Notre âme, quant à elle, ainsi que ses différentes composantes énergétiques (mémoires, émotions, pensées, compréhensions...) retourne dans l'invisible. L'on redevient pur conscience. Les milliers de milliers de témoignages d'expériences de mort imminente, de même que ceux qui parviennent à sortir spontanément de leur corps, nous informent que dans cet état de pur conscience l'on se déplace à la vitesse de la pensée. Ainsi, l'on peut tout aussi bien retourner voir des proches, qu'explorer le cosmos ou revisiter des souvenirs ou des scènes. Si l'envie vous en prend vous pouvez même l'espace d'un instant injecter votre conscience dans un tabouret de bar au Fouquet's pour en expérimenter la vie trépidante (ce qui ne sert pas à grand chose je vous l'accorde, mais au moins vous pourrez dire: "j'ai fait ça !")
Il est rapporté également que le fait d'être pure conscience permet d'invoquer ce qui nous traverse: souhaitez-vous une glace à la vanille fuschia avec un topping au wasabi ? POUF ! Vous pouvez la faire apparaître dans votre main. Bref, c'est comme un rêve, mais en XXL.
Sauf que...
Vous êtes pure conscience, ce qui signifie que vous êtes désormais dépourvu(e) de corps physique. Et un corps physique, certes cela entrave votre liberté d'action et de mouvement, c'est lourd, souvent coincé ou douloureux, pataud, mal fichu, certains disent même "c'est comme porter un gant trop serré et mouillé" (ça fait rêver hein ?!) mais c'est surtout un formidable interface sensitif pour ressentir pleinement les choses matérielles de cet univers.
Et en effet:
Ressentir la caresse d'une brise d'été sur sa peau chauffée au soleil,
Croquer les premières fraises ou une mirabelle juste cueillie sur l'arbre,
Sentir le parfum suave du chèvrefeuille un soir après une ondée,
Laisser trainer ses mains dans les fleurs de lavande et puis les respirer,
Faire une sieste au soleil, bercé du doux bourdonnement des insectes, du vent dans les peupliers et du chant des hirondelles fendant l'air,
Lécher ses doigts après une crêpe dégoulinante de chocolat,
Se dissoudre dans un bon bain chaud,
Vibrer au son de la musique et des mouvements de la foule dans un concert,
Caresser les cheveux de son enfant,
Sentir la neige glisser sous ses skis et le vertige de l'adrénaline dans le ventre,
Humer les fragrances mêlées de sable chaud, de bruyère, de pin et d'océan, au son des cigales et des enfants qui jouent au loin,
Contempler un coucher de soleil depuis un bateau, dansant doucement sous la houle,
Embrasser son amour de ses lèvres,
Sniffer la tête de son bébé en sentant son petit visage enfoui contre la peau,
S'endormir dans des draps propres,
Savourer un spritz en riant avec des amis,
Être grisé par la vitesse d'un vélo qui dévale une pente,
Serrer ses grands-parents dans ses bras,
Enfiler un casque audio, s'allonger et laisser la mélodie que vous adorez le plus inonder tout votre être pour devenir la musique,
Danser un slow,
...
Pour tout cela, pour vivre pleinement ces moments si délicieux qui font toute la beauté et la délicatesse de la vie sur Terre, il faut... un corps de chair et d'os !

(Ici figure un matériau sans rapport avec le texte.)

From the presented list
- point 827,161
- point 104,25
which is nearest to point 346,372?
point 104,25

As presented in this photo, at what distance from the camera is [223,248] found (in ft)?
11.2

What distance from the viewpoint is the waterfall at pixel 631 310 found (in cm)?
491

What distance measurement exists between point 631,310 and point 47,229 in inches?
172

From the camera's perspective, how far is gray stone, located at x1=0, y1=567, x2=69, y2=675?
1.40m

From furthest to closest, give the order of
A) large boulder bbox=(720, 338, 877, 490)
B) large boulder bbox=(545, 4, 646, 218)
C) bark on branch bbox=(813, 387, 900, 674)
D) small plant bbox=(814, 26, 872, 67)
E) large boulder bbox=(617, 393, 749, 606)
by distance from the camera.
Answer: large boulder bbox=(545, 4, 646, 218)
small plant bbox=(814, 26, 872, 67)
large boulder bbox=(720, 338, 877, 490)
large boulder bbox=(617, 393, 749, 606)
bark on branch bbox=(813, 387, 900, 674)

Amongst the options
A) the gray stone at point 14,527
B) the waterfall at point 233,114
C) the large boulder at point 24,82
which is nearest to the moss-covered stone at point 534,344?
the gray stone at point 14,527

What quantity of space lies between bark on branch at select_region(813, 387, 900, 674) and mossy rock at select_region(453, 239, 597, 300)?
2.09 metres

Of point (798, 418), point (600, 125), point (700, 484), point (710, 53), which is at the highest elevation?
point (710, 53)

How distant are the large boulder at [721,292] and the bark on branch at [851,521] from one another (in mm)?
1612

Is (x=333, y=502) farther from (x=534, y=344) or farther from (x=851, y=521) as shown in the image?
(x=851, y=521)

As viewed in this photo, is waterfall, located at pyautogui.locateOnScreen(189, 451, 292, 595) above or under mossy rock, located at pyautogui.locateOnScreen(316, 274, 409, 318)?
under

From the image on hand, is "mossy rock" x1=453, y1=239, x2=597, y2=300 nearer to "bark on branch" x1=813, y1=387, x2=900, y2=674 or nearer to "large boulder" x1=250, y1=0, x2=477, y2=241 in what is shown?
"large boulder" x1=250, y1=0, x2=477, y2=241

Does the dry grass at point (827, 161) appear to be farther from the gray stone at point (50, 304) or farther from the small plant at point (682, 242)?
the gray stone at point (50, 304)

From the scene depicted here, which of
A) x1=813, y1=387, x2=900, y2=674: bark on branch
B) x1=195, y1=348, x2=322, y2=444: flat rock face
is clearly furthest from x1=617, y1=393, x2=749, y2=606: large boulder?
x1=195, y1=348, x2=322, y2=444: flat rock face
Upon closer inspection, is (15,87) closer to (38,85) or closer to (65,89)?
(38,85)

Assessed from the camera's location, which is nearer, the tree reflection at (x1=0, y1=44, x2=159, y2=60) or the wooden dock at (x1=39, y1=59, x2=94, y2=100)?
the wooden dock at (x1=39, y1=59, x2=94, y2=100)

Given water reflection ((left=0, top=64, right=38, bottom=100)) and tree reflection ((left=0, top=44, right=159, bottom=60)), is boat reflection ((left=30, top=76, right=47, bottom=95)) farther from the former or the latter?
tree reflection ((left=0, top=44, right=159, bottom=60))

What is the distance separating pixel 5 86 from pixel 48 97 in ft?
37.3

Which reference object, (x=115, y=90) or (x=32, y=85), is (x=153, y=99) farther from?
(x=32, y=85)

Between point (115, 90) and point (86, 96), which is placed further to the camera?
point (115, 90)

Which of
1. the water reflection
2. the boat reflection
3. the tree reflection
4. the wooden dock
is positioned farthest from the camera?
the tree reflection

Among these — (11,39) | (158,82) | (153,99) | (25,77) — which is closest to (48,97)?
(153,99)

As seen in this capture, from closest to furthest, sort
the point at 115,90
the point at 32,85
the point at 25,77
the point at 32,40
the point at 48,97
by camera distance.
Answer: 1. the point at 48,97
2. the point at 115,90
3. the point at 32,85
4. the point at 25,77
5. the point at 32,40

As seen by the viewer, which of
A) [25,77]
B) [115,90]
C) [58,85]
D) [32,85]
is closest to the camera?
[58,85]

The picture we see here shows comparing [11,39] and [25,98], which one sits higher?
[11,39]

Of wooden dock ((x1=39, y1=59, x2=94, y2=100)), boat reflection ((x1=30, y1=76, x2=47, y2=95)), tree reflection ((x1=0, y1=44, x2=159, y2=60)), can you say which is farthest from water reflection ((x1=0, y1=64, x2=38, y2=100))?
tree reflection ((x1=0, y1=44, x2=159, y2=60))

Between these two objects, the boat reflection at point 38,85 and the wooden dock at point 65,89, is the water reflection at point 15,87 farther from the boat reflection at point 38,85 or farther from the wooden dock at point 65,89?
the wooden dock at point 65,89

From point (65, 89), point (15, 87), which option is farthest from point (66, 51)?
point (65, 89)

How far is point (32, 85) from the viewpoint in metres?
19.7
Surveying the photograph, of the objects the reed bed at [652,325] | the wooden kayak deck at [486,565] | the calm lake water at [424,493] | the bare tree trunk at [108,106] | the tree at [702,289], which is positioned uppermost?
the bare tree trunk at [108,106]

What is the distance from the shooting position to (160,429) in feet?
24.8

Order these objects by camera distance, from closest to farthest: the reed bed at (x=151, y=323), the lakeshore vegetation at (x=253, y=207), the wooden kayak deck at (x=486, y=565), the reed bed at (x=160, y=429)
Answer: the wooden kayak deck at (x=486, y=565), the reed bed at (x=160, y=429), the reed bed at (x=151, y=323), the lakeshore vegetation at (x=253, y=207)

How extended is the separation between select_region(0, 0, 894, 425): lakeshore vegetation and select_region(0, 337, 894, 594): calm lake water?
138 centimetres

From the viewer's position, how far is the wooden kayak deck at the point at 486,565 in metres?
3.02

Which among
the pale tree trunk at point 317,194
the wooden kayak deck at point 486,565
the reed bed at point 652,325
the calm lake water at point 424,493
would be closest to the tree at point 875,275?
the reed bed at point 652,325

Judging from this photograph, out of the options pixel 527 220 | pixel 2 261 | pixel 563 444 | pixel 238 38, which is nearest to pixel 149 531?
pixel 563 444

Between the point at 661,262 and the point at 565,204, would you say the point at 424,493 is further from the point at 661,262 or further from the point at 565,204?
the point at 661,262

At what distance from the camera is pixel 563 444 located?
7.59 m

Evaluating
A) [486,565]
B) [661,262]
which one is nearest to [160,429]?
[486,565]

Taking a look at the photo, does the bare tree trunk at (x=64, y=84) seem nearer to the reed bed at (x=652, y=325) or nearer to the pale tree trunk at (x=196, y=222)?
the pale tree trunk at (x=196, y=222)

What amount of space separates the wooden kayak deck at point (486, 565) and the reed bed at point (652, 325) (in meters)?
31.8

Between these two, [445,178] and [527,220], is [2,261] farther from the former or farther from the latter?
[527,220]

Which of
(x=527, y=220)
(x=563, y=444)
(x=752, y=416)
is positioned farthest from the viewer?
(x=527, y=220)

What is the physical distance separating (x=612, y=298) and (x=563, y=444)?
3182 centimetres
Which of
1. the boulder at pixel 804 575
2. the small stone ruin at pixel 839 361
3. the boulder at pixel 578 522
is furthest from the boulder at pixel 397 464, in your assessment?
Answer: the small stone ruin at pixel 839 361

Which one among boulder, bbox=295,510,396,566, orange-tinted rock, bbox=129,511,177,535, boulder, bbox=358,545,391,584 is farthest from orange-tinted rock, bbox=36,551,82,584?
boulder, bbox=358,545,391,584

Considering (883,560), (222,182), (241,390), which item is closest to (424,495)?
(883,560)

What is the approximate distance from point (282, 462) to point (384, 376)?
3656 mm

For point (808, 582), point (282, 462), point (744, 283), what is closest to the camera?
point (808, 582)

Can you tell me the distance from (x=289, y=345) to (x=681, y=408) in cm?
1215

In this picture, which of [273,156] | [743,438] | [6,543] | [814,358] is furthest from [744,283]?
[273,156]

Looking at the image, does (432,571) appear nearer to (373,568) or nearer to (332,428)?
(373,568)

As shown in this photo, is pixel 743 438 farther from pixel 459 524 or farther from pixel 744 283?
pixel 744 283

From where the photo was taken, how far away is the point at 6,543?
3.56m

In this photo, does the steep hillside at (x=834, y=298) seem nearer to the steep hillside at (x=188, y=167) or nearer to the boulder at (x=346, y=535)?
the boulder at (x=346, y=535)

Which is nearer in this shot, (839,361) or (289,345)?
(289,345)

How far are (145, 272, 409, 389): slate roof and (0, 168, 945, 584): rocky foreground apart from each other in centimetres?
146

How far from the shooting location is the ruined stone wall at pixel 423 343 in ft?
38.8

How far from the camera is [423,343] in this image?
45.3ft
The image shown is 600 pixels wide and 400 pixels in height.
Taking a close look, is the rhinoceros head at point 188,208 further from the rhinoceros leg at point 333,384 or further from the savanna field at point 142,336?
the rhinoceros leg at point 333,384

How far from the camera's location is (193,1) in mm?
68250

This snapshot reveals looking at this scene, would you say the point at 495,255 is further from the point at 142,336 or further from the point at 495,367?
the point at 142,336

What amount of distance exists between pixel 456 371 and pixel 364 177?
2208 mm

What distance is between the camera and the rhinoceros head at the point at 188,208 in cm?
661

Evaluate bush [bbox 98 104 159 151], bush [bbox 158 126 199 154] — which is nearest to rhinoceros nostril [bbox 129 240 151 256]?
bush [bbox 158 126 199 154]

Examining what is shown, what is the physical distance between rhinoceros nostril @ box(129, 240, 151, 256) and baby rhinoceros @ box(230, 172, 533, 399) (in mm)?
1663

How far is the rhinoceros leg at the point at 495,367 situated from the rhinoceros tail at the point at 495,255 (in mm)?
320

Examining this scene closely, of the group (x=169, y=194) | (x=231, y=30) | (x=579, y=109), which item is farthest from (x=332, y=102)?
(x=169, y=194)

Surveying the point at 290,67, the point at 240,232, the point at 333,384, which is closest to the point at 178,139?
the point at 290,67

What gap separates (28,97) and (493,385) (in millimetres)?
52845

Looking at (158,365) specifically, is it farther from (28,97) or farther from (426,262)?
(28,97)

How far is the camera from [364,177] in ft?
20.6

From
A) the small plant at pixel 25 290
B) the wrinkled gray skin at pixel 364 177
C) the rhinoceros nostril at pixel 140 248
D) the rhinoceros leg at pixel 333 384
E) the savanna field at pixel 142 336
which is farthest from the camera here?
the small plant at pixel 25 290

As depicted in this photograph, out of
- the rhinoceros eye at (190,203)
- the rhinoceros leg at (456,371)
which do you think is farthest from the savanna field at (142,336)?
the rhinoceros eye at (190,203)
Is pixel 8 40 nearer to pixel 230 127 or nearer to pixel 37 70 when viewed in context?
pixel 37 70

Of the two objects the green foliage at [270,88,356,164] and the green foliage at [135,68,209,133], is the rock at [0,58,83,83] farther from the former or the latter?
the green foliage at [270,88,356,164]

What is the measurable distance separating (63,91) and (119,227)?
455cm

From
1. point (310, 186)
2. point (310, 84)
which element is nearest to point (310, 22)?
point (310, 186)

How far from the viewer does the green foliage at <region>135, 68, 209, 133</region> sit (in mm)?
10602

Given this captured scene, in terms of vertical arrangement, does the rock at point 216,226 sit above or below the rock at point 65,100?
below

Car ce sont, selon moi, des choses que l'on ne peut plus ressentir aussi authentiquement, aussi justement, lorsque l'on est de l'autre côté dans l'invisible ! Un peu comme ce bon capitaine Barbossa et sa pomme verte sans saveur ni odeur, dans Pirates des Caraïbes.
Je suis convaincu que les âmes désincarnées aiment pouvoir profiter, ne serait-ce qu'un court instant, des sensations de vie matérielle que procurent un corps vivant. C'est d'ailleurs ce que semblent vivre les chamanes qui incorporent leurs esprits : ceux-ci leurs demandent souvent de manger, sentir ou boire telle ou telle chose incongrue. Comme pour profiter encore un peu de ce qu'ils aimaient de leur vivant !
Je pourrais épiloguer encore longtemps, rien n'y fera : de toute façon, nous n'aurons le fin mot de tout cela qu'une fois passés de l'autre côté !
Alors en attendant, et tout en nous affranchissant de ce sentiment un peu triste et fataliste "qu'il faut profiter car tout peut s'arrêter brutalement", profitons PLEINEMENT de la vie, à chaque instant, et des milliers de cadeaux qu'elles nous offre chaque jour. Jouissons des ressentis que nous offrent ce monde physique, grâce à notre incroyable corps et ses millions de terminaisons nerveuses.